Stored data:
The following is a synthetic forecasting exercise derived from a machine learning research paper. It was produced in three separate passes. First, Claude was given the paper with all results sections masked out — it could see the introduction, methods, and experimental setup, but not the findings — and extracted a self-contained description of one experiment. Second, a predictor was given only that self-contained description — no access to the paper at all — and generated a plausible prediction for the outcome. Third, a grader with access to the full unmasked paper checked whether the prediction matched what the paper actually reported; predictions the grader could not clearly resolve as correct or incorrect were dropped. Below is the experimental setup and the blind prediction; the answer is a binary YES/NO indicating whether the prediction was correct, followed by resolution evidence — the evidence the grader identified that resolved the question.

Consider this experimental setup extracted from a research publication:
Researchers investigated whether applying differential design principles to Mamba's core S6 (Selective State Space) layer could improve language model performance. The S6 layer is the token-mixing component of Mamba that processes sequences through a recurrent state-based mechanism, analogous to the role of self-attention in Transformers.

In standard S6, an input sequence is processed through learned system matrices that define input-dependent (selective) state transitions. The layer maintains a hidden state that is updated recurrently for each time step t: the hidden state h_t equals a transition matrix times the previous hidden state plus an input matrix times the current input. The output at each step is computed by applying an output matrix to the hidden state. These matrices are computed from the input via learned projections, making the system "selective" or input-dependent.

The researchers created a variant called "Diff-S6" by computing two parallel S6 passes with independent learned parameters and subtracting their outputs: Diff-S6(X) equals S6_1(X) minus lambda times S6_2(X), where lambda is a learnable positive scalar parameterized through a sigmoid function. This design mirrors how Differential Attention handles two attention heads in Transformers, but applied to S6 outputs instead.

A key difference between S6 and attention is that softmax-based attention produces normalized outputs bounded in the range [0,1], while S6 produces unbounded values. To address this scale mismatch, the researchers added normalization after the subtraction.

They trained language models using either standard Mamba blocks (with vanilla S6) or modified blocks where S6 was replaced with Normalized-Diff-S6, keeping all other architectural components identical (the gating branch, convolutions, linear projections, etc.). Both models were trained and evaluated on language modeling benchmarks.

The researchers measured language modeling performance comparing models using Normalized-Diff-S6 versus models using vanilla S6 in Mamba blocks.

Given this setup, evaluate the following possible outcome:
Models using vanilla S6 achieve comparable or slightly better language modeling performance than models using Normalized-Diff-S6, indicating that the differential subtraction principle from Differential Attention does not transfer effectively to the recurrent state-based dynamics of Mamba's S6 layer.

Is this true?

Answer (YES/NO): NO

What this task involves:
Repeat each record exactly. Omit nothing.

Output of the task:
The following is a synthetic forecasting exercise derived from a machine learning research paper. It was produced in three separate passes. First, Claude was given the paper with all results sections masked out — it could see the introduction, methods, and experimental setup, but not the findings — and extracted a self-contained description of one experiment. Second, a predictor was given only that self-contained description — no access to the paper at all — and generated a plausible prediction for the outcome. Third, a grader with access to the full unmasked paper checked whether the prediction matched what the paper actually reported; predictions the grader could not clearly resolve as correct or incorrect were dropped. Below is the experimental setup and the blind prediction; the answer is a binary YES/NO indicating whether the prediction was correct, followed by resolution evidence — the evidence the grader identified that resolved the question.

Consider this experimental setup extracted from a research publication:
Researchers investigated whether applying differential design principles to Mamba's core S6 (Selective State Space) layer could improve language model performance. The S6 layer is the token-mixing component of Mamba that processes sequences through a recurrent state-based mechanism, analogous to the role of self-attention in Transformers.

In standard S6, an input sequence is processed through learned system matrices that define input-dependent (selective) state transitions. The layer maintains a hidden state that is updated recurrently for each time step t: the hidden state h_t equals a transition matrix times the previous hidden state plus an input matrix times the current input. The output at each step is computed by applying an output matrix to the hidden state. These matrices are computed from the input via learned projections, making the system "selective" or input-dependent.

The researchers created a variant called "Diff-S6" by computing two parallel S6 passes with independent learned parameters and subtracting their outputs: Diff-S6(X) equals S6_1(X) minus lambda times S6_2(X), where lambda is a learnable positive scalar parameterized through a sigmoid function. This design mirrors how Differential Attention handles two attention heads in Transformers, but applied to S6 outputs instead.

A key difference between S6 and attention is that softmax-based attention produces normalized outputs bounded in the range [0,1], while S6 produces unbounded values. To address this scale mismatch, the researchers added normalization after the subtraction.

They trained language models using either standard Mamba blocks (with vanilla S6) or modified blocks where S6 was replaced with Normalized-Diff-S6, keeping all other architectural components identical (the gating branch, convolutions, linear projections, etc.). Both models were trained and evaluated on language modeling benchmarks.

The researchers measured language modeling performance comparing models using Normalized-Diff-S6 versus models using vanilla S6 in Mamba blocks.

Given this setup, evaluate the following possible outcome:
Models using vanilla S6 achieve comparable or slightly better language modeling performance than models using Normalized-Diff-S6, indicating that the differential subtraction principle from Differential Attention does not transfer effectively to the recurrent state-based dynamics of Mamba's S6 layer.

Is this true?

Answer (YES/NO): NO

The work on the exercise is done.